O governo também descarta retomar o projeto de lei complementar (PLP) dos combustíveis, que previa a redução de impostos com compensação pela arrecadação adicional gerada pela alta do preço do petróleo. A proposta chegou a ser elaborada durante a crise anterior, mas acabou abandonada antes de ser votada na Câmara dos Deputados após a diminuição das tensões internacionais.

De acordo com fontes ouvidas pela equipe econômica, o cenário passaria a preocupar de forma mais significativa apenas se o barril de petróleo ultrapassasse ou permanecesse próximo dos US$ 90. Até esse patamar, a avaliação é de que o Executivo consegue administrar os impactos sobre os preços dos combustíveis, ainda que isso adie a retirada das medidas emergenciais adotadas anteriormente.
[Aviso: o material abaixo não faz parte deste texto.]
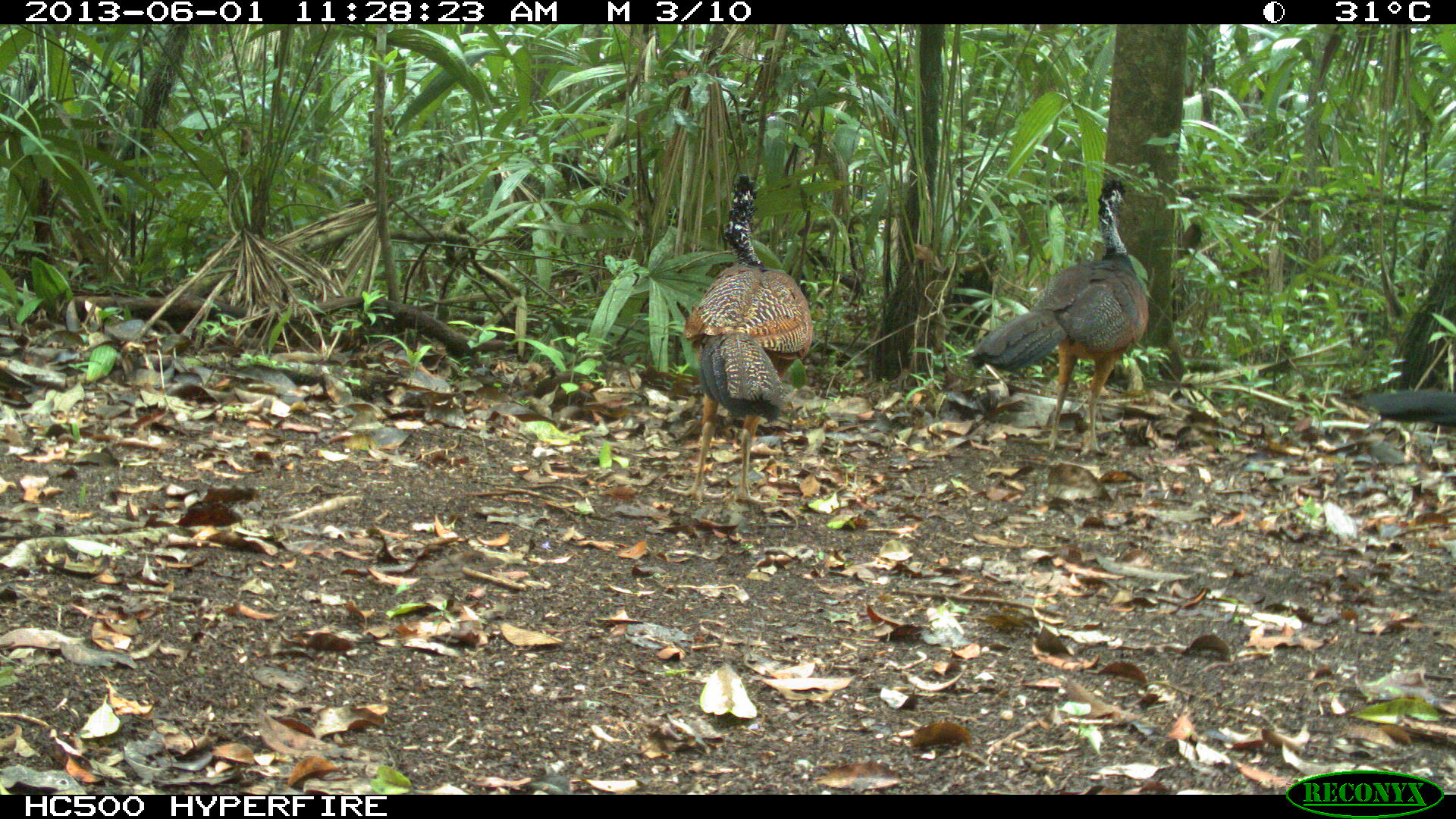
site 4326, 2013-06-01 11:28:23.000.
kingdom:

A pressão sobre o mercado ganhou força após o presidente dos Estados Unidos, Donald Trump, afirmar que o país assumirá o controle do Estreito de Ormuz e sugerir a cobrança de uma espécie de pedágio em troca da garantia de segurança da principal rota marítima de exportação de petróleo do Oriente Médio.

Na manhã desta segunda-feira, os mercados também reagiram ao novo fechamento do Estreito de Ormuz anunciado pelo Irã após os ataques norte-americanos, aos ataques ucranianos contra a infraestrutura energética da Rússia, às restrições impostas por Moscou às exportações de diesel e à possibilidade de limitação das vendas externas de gasolina e querosene de aviação.

Segundo Bruno Cordeiro, analista da StoneX, a combinação desses fatores elevou os riscos para a oferta global de petróleo, aumentando as incertezas em torno da disponibilidade da commodity e ampliando a volatilidade nos mercados internacionais de energia.